Miskonsepsi selanjutnya adalah adanya anggapan bahwa untuk menguasai keterampilan numerasi dibutuhkan mata pelajaran khusus seperti matematika. Pernyataan tersebut tentu keliru karena kemampuan numerasi murid dapat dikembangkan di mata pelajaran apapun tidak hanya matematika saja. Numerasi dapat disertakan dan dikembangkan di mata pelajaran apapun.

Numerasi sendiri berkaitan dengan bagaimana murid menyelesaikan berbagai konteks dunia nyata dengan melibatkan pengetahuan matematikanya. Sehingga untuk mengembangkan kemampuan numerasi tidak dibutuhkan mata pelajaran khusus. Sebagai contoh saat pembelajaran olahraga basket, guru dan murid bisa berdiskusi mengapa melempar bola ke ring harus dengan jarak tertentu. Hal ini akan memunculkan diskusi tentang peluang. Semakin jauh maka semakin kecil peluangnya bola masuk, semakin dekat maka akan semakin besar peluangnya. Oleh karena itu, di topik apa saja sangat mungkin tentang penggunaan matematika/ numerasi.

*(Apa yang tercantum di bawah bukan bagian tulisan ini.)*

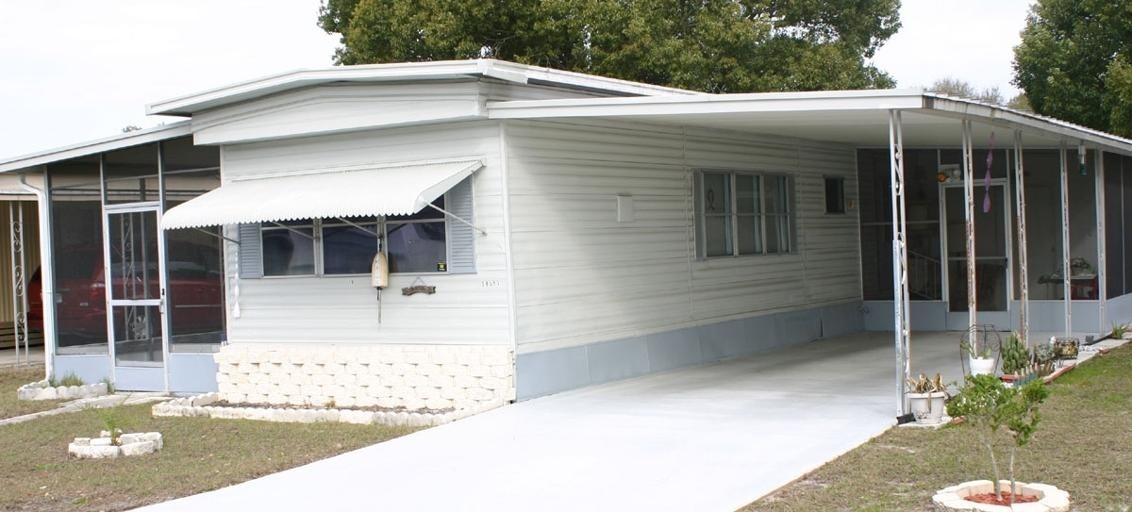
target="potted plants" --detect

f. Numerasi identik dengan soal cerita.

Miskonsepsi yang terakhir adalah pernyataan bahwa numerasi identik dengan soal cerita. Konsep yang tepat adalah numerasi berkaitan dengan masalah kontekstual yang dipecahkan dengan melibatkan kemampuan matematikanya. Permasalahan kontekstual dapat berupa penyajian grafik, data atau situasi kontektual yang dalam penyelesaiannya murid dapat menggunakan pengetahuan matematikanya. Guru dituntut untuk lebih kreatif dalam menentukan masalah kontekstual yang dapat membantu murid untuk meningkatkan kemampuan numerasinya.

Dengan demikian anggapan kebanyakan guru yang mengatakan mengembangkan keterampilan numerasi cukup dengan memberikan banyak soal cerita seperti yang ada di buku pelajaran merupakan kekeliruan. Memberikan soal cerita adalah salah satu cara dari sekian banyak cara yang dapat digunakan oleh guru. Artinya dengan soal cerita saja tidak cukup untuk mengembangkan kemampuan numerasi.